By Ros Satar, in Birmingham

  • Tournament Director Patrick Hughesman talks to us about the state of the art changes at Birmingham in one of its most challenging wet-weather years

BIRMINGHAM, UK – Amidst thunder and torrential rain, the investment in the Aegon Classic’s courts and facilities have been tested to the limit this year, as Britwatch Sports talks to tournament director Patrick Hughesman.

At 4:15pm British Summer Time on Thursday (if you can call it summer!) the first round of the Aegon Classic came to an end, as British No. 1 Johanna Konta rounded out a straight sets win over Misaki Doi.

It brought to an end a frustrating time for players, spectators, supporting staff of officials, media and all manner of staff.

Even the most simple things were an issue – parking on the slope of the school nearby was abandoned on Wednesday because cars were slipping down the hill.

The draw was reduced this year from 56 to 32, which gave them some much needed contingency, sadly all used up as the second round and the doubles are now backed up enough to necessitate clearing them by playing indoors.

The grass court season in the UK almost always brings rain but a sense of British stoicism but for belt and braces, the investment made in the club’s facilities have come into their own.

Hughesman explained: “What is good for us now is all the investment that we made with the venue with the club’s facilities, with the court covers, with the drainage around the courts, the new centre court, the work that they’ve done on re‑laying the match courts 1 through 4 and adding drainage around them, and also the work that they’ve done on the three practice courts. Our wet weather provision actually is really good now, so when we do get these little breaks, we can get on.”

State of the art court coverings… and ‘fescue’

Gone are the days of tarpaulins that used to have the rain swept off and the surface water pumped away, and now the courts hide beneath state of the art inflatable covers, but a lot still depends on those covers getting on in a timely manner.

After a day of torrential rain, we waded through a lake while the ground-staff tried to get rid of the surface water on the practice courts.

Yet the grass is of a similar standard to Queen’s Club and Eastbourne – long established as pretty close to the standards of the All England Club.

Hughesman told us: “They changed the mix of the fescue, it’s a slightly different grass mix, the way they do the grass. Now the grass is fairly hard wearing. I’m pretty sure when you look at our courts at the end of the week it will have ‑‑ it won’t have worn out that much. It will have held up really well.”


Mallorca – sun, sea… and turf?

Now that the grass court season has been extended, we have seen the inclusion of sun, sea surf and the WTA International in Mallorca, so what threat does this pose to this long established tournament?

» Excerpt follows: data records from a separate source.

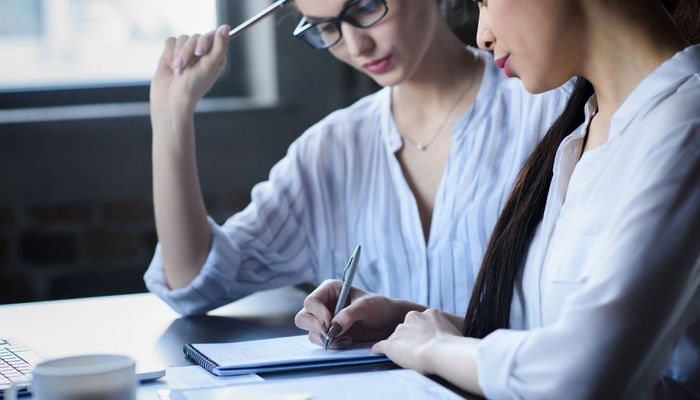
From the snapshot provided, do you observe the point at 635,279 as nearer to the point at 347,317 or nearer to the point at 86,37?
the point at 347,317

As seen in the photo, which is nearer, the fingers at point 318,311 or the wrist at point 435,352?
the wrist at point 435,352

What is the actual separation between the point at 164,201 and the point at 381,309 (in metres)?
0.57

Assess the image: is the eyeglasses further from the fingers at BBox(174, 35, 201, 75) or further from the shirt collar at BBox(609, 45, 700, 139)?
the shirt collar at BBox(609, 45, 700, 139)

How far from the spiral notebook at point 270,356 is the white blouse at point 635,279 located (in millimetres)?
236

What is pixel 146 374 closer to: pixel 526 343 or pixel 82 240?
pixel 526 343

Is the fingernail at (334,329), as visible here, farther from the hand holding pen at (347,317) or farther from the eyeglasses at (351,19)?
the eyeglasses at (351,19)

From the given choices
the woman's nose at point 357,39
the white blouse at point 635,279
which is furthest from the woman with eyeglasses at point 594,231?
the woman's nose at point 357,39

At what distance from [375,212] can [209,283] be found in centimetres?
34

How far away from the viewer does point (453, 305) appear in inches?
68.6

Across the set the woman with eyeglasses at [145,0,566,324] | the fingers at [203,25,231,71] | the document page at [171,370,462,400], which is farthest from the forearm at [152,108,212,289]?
the document page at [171,370,462,400]

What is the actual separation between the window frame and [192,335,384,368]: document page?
1843mm

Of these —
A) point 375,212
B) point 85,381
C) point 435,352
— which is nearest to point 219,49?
point 375,212

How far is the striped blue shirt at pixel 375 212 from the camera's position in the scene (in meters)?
1.72

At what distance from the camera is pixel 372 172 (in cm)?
188
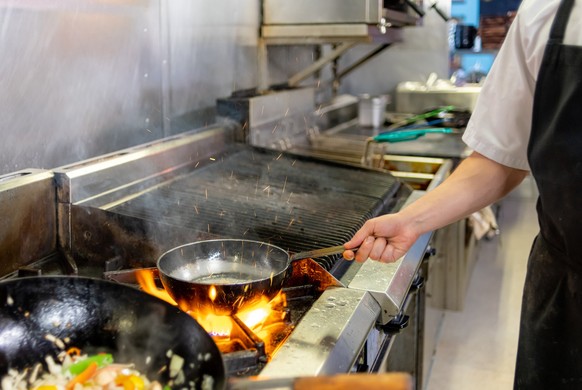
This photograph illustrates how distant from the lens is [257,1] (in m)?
3.00

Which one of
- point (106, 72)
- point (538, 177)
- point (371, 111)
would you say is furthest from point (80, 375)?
point (371, 111)

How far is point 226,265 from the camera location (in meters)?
1.47

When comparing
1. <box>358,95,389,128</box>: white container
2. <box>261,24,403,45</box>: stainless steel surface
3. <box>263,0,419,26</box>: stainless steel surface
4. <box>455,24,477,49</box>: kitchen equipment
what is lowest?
<box>358,95,389,128</box>: white container

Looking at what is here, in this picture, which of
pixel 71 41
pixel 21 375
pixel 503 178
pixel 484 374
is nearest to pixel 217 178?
pixel 71 41

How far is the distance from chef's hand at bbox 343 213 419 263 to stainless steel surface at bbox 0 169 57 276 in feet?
2.50

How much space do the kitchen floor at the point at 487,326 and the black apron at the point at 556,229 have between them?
146 cm

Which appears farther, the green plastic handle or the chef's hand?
the green plastic handle

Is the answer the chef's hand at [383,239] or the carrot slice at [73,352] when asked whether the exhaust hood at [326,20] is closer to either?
the chef's hand at [383,239]

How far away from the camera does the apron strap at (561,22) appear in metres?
1.36

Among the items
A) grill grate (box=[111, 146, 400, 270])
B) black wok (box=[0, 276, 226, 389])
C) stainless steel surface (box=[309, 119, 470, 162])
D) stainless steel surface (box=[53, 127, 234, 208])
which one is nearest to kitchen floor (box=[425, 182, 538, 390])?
stainless steel surface (box=[309, 119, 470, 162])

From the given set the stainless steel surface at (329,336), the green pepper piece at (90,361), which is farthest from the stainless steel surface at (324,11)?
the green pepper piece at (90,361)

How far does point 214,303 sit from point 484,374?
2212 mm

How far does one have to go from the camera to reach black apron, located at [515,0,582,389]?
133cm

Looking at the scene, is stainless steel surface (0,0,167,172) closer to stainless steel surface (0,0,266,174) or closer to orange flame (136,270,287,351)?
stainless steel surface (0,0,266,174)
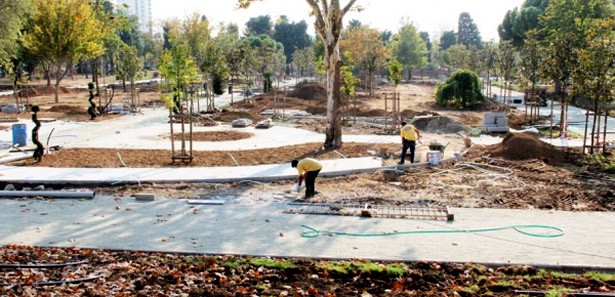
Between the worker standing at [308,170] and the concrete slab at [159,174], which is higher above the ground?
the worker standing at [308,170]

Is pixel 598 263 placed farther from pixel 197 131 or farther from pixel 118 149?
pixel 197 131

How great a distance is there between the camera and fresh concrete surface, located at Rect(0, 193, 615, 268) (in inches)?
355

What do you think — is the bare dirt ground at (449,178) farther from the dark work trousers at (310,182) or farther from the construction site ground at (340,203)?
the dark work trousers at (310,182)

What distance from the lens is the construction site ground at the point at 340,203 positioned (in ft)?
30.6

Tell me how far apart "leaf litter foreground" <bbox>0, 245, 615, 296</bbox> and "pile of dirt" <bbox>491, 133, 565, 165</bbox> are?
8.66m

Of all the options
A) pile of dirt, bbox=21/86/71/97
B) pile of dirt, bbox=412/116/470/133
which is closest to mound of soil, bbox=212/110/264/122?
pile of dirt, bbox=412/116/470/133

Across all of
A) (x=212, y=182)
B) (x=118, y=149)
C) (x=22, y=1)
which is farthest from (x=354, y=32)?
(x=212, y=182)

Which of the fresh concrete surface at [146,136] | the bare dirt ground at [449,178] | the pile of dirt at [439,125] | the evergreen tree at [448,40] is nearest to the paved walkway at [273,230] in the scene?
the bare dirt ground at [449,178]

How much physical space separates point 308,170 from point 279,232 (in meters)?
2.50

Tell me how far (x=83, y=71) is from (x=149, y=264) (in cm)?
9500

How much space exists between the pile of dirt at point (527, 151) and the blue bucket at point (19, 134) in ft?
47.3

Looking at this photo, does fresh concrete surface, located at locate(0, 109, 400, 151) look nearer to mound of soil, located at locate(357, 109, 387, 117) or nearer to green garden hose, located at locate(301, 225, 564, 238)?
mound of soil, located at locate(357, 109, 387, 117)

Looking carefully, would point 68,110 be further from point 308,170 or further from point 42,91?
point 308,170

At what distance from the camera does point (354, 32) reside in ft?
194
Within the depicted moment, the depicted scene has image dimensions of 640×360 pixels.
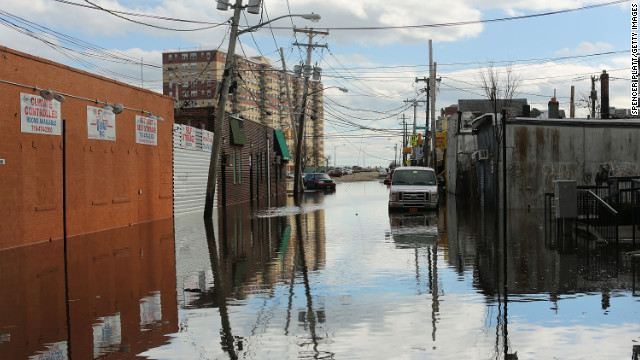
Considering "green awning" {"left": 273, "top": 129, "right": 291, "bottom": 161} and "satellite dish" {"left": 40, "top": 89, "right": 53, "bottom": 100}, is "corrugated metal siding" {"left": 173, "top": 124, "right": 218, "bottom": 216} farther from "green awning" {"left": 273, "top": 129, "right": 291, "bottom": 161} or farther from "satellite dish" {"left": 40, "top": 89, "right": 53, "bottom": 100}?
"green awning" {"left": 273, "top": 129, "right": 291, "bottom": 161}

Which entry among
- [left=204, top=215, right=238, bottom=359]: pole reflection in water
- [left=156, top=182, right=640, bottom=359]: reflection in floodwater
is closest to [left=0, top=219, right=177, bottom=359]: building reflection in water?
[left=156, top=182, right=640, bottom=359]: reflection in floodwater

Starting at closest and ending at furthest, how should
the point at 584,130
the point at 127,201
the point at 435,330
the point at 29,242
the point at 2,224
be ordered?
the point at 435,330 → the point at 2,224 → the point at 29,242 → the point at 127,201 → the point at 584,130

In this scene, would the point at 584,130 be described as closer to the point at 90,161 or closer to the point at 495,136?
the point at 495,136

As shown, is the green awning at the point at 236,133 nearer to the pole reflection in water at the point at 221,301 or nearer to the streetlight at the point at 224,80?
the streetlight at the point at 224,80

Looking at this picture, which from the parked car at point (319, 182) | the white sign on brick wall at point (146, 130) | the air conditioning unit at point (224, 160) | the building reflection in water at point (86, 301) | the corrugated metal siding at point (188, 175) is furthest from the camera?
the parked car at point (319, 182)

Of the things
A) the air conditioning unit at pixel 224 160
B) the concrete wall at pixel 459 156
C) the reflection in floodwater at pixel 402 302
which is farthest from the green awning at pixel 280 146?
the reflection in floodwater at pixel 402 302

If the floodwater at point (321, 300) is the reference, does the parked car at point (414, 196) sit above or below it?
above

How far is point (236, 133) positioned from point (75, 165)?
19050 millimetres

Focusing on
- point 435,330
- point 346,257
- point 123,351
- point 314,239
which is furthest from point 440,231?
point 123,351

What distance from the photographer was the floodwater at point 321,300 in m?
6.71

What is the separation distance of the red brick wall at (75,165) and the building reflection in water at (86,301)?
1.56m

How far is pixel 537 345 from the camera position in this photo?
666 cm

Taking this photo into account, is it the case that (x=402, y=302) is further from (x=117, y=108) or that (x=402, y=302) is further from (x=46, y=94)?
(x=117, y=108)

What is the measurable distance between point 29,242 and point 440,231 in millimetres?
Result: 11098
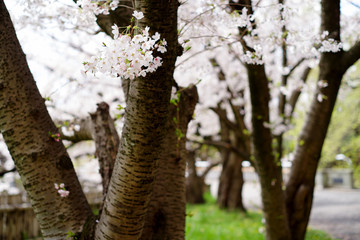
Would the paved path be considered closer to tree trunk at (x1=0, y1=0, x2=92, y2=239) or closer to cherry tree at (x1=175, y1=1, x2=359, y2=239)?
cherry tree at (x1=175, y1=1, x2=359, y2=239)

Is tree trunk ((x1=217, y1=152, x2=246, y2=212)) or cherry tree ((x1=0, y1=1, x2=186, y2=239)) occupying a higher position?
cherry tree ((x1=0, y1=1, x2=186, y2=239))

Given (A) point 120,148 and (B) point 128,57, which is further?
(A) point 120,148

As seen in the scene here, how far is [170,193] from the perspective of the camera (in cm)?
281

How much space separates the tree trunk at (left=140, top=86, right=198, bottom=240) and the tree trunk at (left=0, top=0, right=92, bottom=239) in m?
0.64

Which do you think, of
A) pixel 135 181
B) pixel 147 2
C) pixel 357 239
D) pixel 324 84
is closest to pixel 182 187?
pixel 135 181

“We can’t beat the Mallorca sun but what are we doing for the players is we’re now able to provide them with practice indoors. So they’ve got three brand‑new indoor courts.

“The player experience is a lot better. We’ve done a lot with the players’ areas ensure that all the food that they get is first class. We’ve liaised very closely with the WTA as far as what the players want. We feel as though we’ve hit that button.”

Of course this is also a Premier event, and there are restrictions on how many of the big names the International level event in Spain is allowed to draw, and of course this is an anomaly of a year, weather-wise, with the Aegon Championships in London also being hit with rain delays.


Ticket sales perhaps the biggest casualty

The real impact though will be felt in the ticket sales, especially as walk-up sales have always played a big part in the tournament’s success.

“About 30, 35 percent our ticket sales is on walk up ticket sales during the week. It’s quite a big percentage. We’re suffering at the moment and we’re probably not going to match last year.

“Obviously if we could finish with a few nice days it would leave a better impression with everyone. For players if they come over here they can stay in this country so they can play Nottingham. We give them free transport from Nottingham to here. We then organise transport for them to go from here to Eastbourne, so that’s all free.

“So there’s a sort of a flow. If the players come over here they can getting they know they’re in one country haven’t got to do all this getting around as it were – I know they’re used to it but if they come here the conditions are going to be similar.”


There is a lot to love about this tournament and this location – when the weather behaves. Birmingham itself is an easy city to get around. The location is in the leafy University suburbs, and the centre has had a lot of regeneration over the years.

We can only hope that the weather gods see fit to smile on the city for the closing stages, or at least that the state of the art improvements help keep it on track for a Sunday finish.

Play continues at the Aegon Classic on Friday starting at 11:30am BST.